The neighbor would not be consoled until a tech came out, wiped off the wrong lipstick and applied the one supplied by the neighbor. it was so tense and so sad and seemed so unnecessary to be SO upset over such a thing. I can't imagine that, even if my grandmother's spirit was still around, that she'd have cared much.

I find the ridiculous expense of the whole funeral thing even more absurd than American weddings.
Amen.


DavidS - Oct 03, 2006 10:54:32 am PDT #1855 of 10001
"Look, son, if it's good enough for Shirley Bassey, it's good enough for you."

I think I understand the open casket notion, in terms of closure, but I've never felt 'better', if you will, for having seen the body.

The notion that people get more closure from an open casket was actually something promoted by the funeral industry. Not based on any psychological study.

Personally I found my mother's taxidermied body to be very freaky and alienating in the coffin. Not in the least comforting. Closure was not an issue since she was at home when she died.


Steph L. - Oct 03, 2006 10:58:11 am PDT #1856 of 10001
I look more rad than Lutheranism

What struck me at my granddad's pre-funeral open-casket viewing (the most recent one I've attended) was how many people, after wandering up to the coffin, said "He looks *great,* doesn't he?"

And I wanted to say to every one of them, "No; he looks DEAD." It didn't look like him sleeping -- there was nothing left there to animate what was in the coffin. Big difference.


Amy - Oct 03, 2006 10:59:59 am PDT #1857 of 10001
Because books.

The notion that people get more closure from an open casket was actually something promoted by the funeral industry. Not based on any psychological study.

I can believe that. And I say that having an uncle who has worked in the funeral industry since he was in high school, and is one of the nicest, gentlest people ever. (He's very good at what he does, too, in that he's very comforting and understanding.)

That said, I do think it's weird. And often very upsetting. Ben was almost eight when Stephen's mother died, and he was okay (she'd been ill, strokes, etc.) until we went to the viewing. He took one look at her in the casket and completely lost it.

I don't want to be buried. Even my FiL, who doesn't believe in cremation, is upset that he buried my MiL way up here, because he knows that once he's gone, no one will be left in this area to visit the graves. He never even visited his own parents' graves, or so he's said. And that makes me sad, even though logically I know it *shouldn't* -- the person you've lost isn't actually lying there in the ground, but the idea of a grave sitting untended and unvisited for years on end is somehow awful.


beekaytee - Oct 03, 2006 11:02:44 am PDT #1858 of 10001
Compassionately intolerant

The notion that people get more closure from an open casket was actually something promoted by the funeral industry. Not based on any psychological study.

This I totally believe.

Fortunately, when my great aunt died in my house, I woke up...right then, I believe...and she was still warm when I found her. So much so, I was a bit confused for a minute. The fact that (whitefonted for the possible squick factor) she'd stopped breathing, swallowed her tongue and had no heart beat just didn't register right away. Still, I knew the second that I woke up that she was gone.

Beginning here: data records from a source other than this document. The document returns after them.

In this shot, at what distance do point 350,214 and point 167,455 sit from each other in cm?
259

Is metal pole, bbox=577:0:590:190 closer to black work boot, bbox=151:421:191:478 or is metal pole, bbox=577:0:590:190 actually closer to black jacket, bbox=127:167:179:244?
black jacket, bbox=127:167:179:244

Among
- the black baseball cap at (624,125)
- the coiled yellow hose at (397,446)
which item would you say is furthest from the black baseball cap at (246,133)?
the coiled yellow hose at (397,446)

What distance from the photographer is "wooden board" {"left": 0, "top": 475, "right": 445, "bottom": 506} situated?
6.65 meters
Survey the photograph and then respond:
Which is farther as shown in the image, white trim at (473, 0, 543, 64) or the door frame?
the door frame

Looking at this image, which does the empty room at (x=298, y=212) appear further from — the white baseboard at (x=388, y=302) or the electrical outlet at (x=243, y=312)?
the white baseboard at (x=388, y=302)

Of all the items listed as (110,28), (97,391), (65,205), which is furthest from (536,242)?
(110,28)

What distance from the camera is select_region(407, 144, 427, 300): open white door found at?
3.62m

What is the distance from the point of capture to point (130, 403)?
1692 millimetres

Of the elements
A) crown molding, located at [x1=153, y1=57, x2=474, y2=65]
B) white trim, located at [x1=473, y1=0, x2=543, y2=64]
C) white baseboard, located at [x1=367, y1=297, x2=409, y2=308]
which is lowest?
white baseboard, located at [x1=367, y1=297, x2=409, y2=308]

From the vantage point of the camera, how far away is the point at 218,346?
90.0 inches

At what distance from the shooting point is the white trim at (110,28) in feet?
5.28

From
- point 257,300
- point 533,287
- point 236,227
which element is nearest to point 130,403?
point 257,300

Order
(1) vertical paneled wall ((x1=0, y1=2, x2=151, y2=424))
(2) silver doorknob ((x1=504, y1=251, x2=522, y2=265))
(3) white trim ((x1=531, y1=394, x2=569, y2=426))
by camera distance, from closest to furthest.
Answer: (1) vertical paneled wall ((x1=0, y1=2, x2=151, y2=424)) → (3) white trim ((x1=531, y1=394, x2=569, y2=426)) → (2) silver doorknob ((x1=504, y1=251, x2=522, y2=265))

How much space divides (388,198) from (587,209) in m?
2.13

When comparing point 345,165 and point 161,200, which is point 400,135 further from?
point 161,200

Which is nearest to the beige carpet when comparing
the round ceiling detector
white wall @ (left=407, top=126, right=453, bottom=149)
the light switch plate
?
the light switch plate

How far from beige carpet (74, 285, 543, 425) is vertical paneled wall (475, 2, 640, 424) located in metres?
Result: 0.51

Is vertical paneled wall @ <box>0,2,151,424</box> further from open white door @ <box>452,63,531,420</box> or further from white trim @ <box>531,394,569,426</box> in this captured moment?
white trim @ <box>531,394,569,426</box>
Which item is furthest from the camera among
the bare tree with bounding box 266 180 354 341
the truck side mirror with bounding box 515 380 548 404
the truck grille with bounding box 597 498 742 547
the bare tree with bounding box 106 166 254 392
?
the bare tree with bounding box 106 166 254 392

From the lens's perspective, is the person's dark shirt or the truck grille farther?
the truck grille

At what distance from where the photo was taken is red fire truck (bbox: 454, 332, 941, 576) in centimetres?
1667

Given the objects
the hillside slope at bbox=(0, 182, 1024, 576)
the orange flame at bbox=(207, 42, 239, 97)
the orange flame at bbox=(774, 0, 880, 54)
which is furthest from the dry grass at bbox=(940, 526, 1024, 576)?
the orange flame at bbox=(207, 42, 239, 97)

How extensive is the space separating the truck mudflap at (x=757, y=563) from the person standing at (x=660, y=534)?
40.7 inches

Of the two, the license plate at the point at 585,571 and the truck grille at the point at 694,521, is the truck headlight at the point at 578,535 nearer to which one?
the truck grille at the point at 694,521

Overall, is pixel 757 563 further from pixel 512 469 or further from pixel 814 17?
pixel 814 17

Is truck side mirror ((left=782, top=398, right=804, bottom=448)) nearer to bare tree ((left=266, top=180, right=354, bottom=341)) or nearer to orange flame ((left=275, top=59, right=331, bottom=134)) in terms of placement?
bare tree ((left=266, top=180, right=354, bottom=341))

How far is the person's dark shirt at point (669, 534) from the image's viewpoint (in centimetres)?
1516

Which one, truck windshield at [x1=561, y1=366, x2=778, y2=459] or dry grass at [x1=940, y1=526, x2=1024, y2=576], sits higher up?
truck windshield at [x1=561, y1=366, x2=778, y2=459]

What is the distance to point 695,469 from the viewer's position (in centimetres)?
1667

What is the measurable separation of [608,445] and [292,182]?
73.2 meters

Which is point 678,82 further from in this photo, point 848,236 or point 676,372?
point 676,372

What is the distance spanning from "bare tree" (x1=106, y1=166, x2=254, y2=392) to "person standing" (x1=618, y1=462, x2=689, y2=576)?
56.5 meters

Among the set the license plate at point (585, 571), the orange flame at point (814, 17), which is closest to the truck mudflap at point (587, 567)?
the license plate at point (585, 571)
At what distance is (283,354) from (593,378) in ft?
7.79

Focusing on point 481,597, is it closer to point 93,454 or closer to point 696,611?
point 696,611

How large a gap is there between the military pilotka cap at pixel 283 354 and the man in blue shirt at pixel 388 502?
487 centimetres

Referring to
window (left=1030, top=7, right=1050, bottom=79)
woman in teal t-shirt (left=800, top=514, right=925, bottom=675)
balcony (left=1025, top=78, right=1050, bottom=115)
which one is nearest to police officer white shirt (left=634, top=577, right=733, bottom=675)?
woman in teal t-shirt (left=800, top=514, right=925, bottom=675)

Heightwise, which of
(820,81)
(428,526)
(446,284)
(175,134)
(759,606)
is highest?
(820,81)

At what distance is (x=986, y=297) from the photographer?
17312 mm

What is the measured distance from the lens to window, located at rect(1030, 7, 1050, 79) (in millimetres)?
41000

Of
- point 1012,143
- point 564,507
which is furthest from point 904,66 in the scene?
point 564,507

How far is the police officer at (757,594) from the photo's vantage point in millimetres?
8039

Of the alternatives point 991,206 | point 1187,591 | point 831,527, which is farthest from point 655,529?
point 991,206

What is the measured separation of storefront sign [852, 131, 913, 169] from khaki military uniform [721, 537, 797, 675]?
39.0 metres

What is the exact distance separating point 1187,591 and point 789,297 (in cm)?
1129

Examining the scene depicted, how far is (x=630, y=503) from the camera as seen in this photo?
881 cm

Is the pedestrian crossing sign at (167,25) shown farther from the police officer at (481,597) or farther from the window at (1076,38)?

Rather than being freaked out, I was just so, incredibly glad for her that the suffering was over. I laid my head on her shoulder and, just for a moment, got a whiff of that wonderful combination of Oil of Olay and starch that always characterizes her in my mind. It was like the effects of the various cancers had just floated away, in an opposite direction from her soul.

That moment was all I needed...knowing that the man who loved her for 60 years died on the same morning, in a neighboring state...I'm so glad we didn't have a funeral.